Qu’en est-il donc du R0 de 2019-nCoV, également connu sous le nom de coronavirus qui a fait plus de trois douzaines de victimes en Chine et a infecté (au moins) 1 000 personnes ?
Naturellement, puisque la maladie est plus active en Chine, qui est notoirement opaque, surtout lorsqu’il s’agit de sujets pouvant provoquer une panique générale, le mieux que l’on puisse faire est de deviner, et c’est ce qu’a fait hier l’Organisation mondiale de la santé en publiant une déclaration sur l’épidémie de coronavirus avec la projection suivante :
Une transmission interhumaine est en cours et une estimation préliminaire du R0 de 1,4-2,5 a été présentée. Une amplification a eu lieu dans un établissement de santé. Parmi les cas confirmés, 25 % sont considérés comme graves. La source est encore inconnue (très probablement un réservoir animal) et l’étendue de la transmission interhumaine n’est pas encore claire.

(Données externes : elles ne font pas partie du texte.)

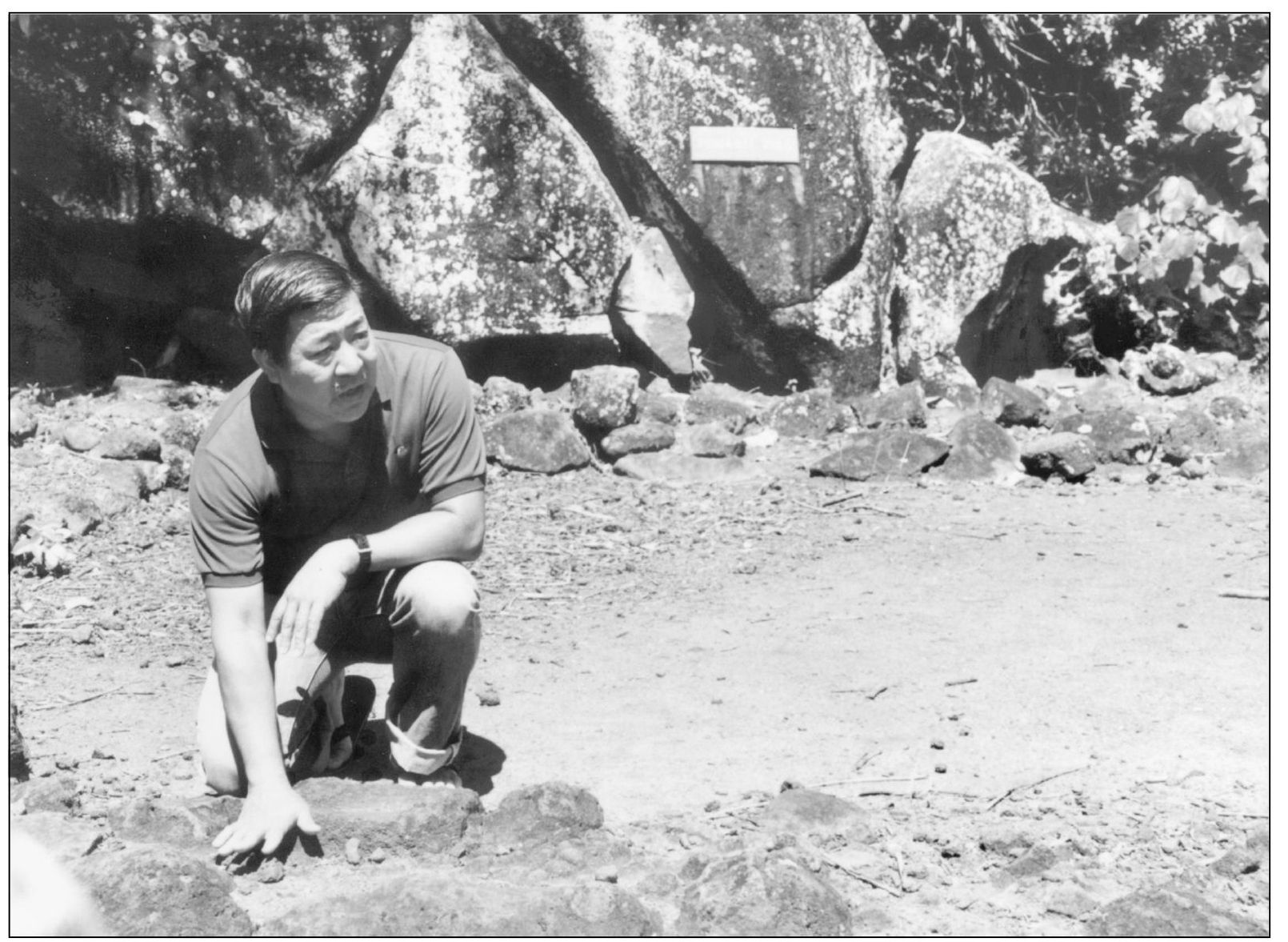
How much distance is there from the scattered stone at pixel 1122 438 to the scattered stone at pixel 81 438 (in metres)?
4.48

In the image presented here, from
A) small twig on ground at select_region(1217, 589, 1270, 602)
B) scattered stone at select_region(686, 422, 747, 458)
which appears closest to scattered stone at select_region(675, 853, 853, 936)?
small twig on ground at select_region(1217, 589, 1270, 602)

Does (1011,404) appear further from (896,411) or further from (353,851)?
(353,851)

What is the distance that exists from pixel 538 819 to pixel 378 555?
616 millimetres

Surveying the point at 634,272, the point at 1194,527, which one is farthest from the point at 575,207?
the point at 1194,527

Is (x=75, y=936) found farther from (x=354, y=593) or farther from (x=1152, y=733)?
(x=1152, y=733)

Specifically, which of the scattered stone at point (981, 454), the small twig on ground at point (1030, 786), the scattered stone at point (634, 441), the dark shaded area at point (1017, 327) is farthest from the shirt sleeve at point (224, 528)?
the dark shaded area at point (1017, 327)

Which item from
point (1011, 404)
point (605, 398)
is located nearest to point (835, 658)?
point (605, 398)

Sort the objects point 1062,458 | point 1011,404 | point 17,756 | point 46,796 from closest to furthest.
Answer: point 46,796 < point 17,756 < point 1062,458 < point 1011,404

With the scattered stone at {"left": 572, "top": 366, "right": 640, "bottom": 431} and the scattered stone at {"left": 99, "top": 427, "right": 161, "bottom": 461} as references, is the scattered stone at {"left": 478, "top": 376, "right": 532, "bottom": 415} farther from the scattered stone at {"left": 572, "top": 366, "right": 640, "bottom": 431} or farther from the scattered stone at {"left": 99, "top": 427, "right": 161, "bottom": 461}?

Il va sans dire que si le chiffre de 2,5 est assez élevé, et conforme à celui de l’épidémie de grippe espagnole qui a infecté environ un demi-milliard de personnes en 1918, tuant jusqu’à 100 millions de personnes avant de s’éteindre, le nombre réel de coronavirus R0 pourrait finir par être bien plus élevé. C’est l’hypothèse de travail de Jonathan Read, un expert britannique sur la transmission et la dynamique évolutive des maladies infectieuses, qui a publié avec quatre collègues un document qui estime les paramètres de transmission du coronavirus de Wuhan, calcule que le R0 de 2019-nCoV se situe entre 3,6 et 4,0, soit à peu près le même que celui du SRAS, et arrive à une conclusion sur la propagation de l’épidémie de coronavirus qui est franchement terrifiante.

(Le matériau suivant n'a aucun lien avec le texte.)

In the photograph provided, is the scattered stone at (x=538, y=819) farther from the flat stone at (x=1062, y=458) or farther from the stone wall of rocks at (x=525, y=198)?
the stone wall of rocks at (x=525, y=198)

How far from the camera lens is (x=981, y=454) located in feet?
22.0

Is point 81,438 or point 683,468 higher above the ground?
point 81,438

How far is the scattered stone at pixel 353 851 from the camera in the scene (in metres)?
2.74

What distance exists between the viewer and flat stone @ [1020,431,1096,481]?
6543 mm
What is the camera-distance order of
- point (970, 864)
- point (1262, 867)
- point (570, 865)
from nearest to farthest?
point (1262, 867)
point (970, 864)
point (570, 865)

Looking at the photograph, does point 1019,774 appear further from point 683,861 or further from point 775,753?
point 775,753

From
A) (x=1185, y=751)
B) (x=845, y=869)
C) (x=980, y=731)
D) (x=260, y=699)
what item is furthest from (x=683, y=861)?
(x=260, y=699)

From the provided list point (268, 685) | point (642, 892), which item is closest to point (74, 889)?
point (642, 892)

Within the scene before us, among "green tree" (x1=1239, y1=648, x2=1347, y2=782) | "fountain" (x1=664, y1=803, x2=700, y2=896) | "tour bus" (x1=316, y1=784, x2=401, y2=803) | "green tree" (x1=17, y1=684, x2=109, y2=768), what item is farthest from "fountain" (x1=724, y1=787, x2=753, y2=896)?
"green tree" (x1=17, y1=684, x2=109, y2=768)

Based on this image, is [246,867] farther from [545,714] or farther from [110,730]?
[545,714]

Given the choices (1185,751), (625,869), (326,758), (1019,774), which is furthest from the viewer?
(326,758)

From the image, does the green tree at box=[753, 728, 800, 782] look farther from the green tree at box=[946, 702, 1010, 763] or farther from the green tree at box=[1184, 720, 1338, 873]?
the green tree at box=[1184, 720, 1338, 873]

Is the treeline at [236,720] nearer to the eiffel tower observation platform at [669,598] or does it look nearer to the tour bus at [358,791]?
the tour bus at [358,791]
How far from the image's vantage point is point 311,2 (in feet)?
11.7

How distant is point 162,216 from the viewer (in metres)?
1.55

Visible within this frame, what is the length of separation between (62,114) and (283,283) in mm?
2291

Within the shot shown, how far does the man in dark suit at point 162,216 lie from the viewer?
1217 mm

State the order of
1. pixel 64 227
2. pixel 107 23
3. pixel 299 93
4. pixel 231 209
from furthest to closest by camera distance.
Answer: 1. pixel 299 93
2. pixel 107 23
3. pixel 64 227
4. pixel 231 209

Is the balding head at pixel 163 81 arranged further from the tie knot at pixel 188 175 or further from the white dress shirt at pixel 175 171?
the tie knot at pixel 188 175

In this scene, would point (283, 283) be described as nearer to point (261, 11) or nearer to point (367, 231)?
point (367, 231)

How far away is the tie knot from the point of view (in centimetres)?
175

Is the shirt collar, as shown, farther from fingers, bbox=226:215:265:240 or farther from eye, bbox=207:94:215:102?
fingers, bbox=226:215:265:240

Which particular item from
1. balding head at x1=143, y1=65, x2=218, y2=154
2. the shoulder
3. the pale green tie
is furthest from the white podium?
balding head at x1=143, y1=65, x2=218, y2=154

C’est un problème majeur car Reed estime que seulement 5,1% des infections à Wuhan ont été identifiées (au 24 janvier), « ce qui indique un grand nombre d’infections dans la communauté, et reflète également la difficulté à détecter les cas de cette nouvelle maladie ». En outre, comme tout cela se passe en Chine, qui n’est pas connue pour prendre les décisions les plus bénéfiques pour la société sous la pression, il est fort possible que Reed soit en fait trop optimiste.
Reed ne perd pas de temps pour arriver à sa terrifiante conclusion qui est que si aucun changement de contrôle ou de transmission ne se produit, alors de nouvelles épidémies se produiront dans d’autres villes chinoises, « et que les infections continueront à être exportées vers des destinations internationales à un rythme croissant ».
Par conséquent, dans 10 jours, soit d’ici le 4 février 2020, le modèle de Reed prévoit que le nombre de personnes infectées à Wuhan sera supérieur à 250 000 (avec un intervalle de prévision de 164 602 à 351 396) ;
Prévisions d’épidémies pour (A) Wuhan, (B) certaines villes chinoises et (C) certains pays. Les cas détectés sont également estimés pour Wuhan.
Après Wuhan, les villes qui connaîtront les plus grandes épidémies ailleurs en Chine devraient être Shanghai, Pékin, Guangzhou, Chongqing et Chengdu.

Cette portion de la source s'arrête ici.